# PROBLEM DETAILS
Write out the listing from the line containing "What is the positional" through the end of the listing, keeping every line unchanged. Leave the pictures out.

--- SUPPLIED DATA ---

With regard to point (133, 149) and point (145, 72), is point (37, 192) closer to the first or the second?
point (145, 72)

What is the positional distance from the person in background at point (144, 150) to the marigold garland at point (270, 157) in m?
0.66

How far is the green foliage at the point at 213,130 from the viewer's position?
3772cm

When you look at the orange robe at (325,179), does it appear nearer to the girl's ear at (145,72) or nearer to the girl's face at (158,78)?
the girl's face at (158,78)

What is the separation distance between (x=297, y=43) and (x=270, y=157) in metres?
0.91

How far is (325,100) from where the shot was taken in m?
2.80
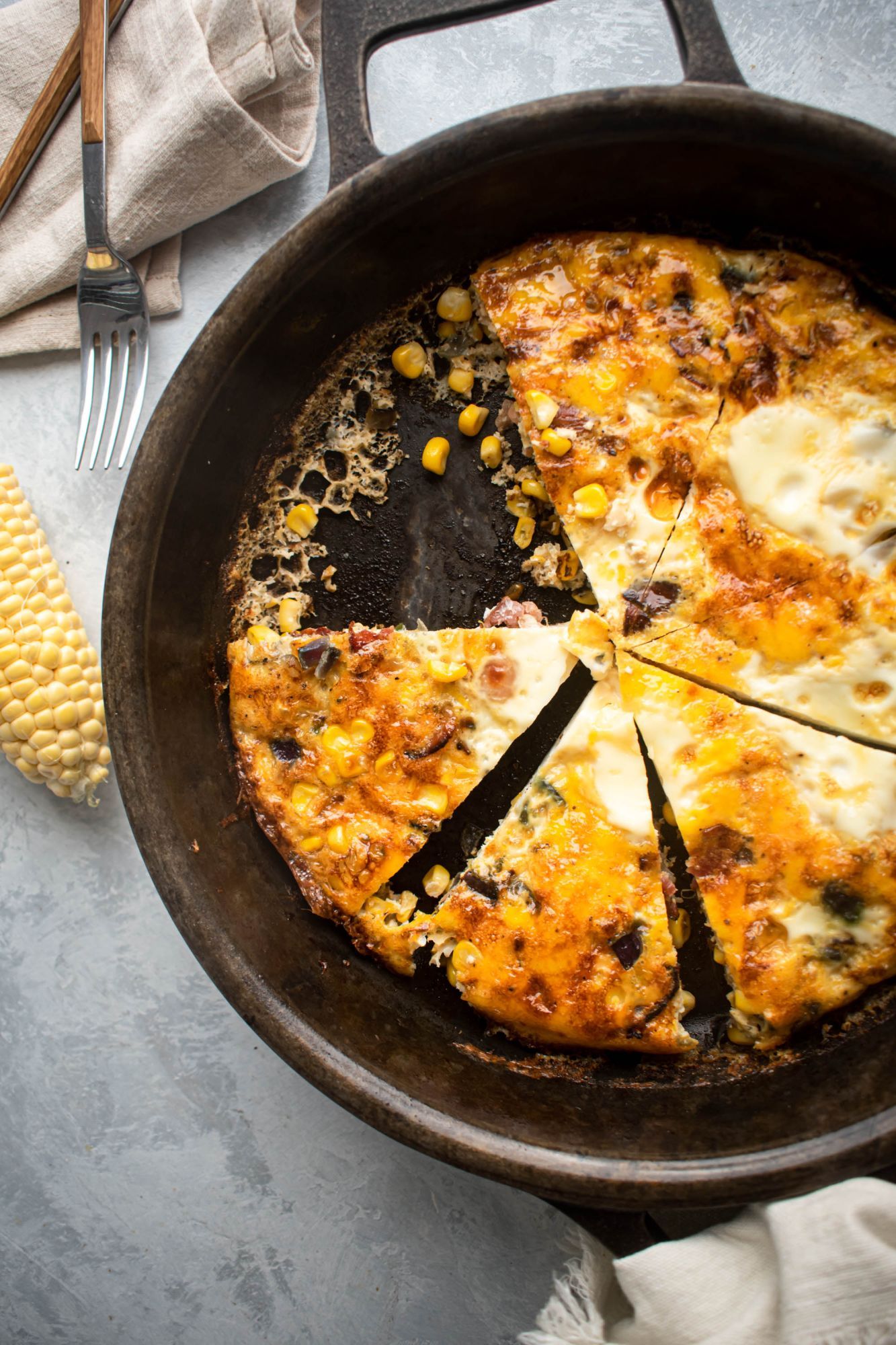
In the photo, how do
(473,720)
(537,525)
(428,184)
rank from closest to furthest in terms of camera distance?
(428,184) < (473,720) < (537,525)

---

# REPLY
What is the positional distance from the person in background at point (144, 150) to the marigold garland at point (270, 157) in m?
0.66

How far is the green foliage at the point at 213,130 from the viewer's position?
3772cm

When you look at the orange robe at (325,179), does it appear nearer to the girl's ear at (145,72) or nearer to the girl's face at (158,78)?
the girl's face at (158,78)

What is the separation distance between (x=297, y=43) and (x=270, y=157) in metres?
0.91

How far is (325,100) from where the shot was taken in m?
2.80
In the photo, how do
(473,720)
(537,525)
(428,184)
rank from closest to furthest in terms of camera distance?
(428,184) < (473,720) < (537,525)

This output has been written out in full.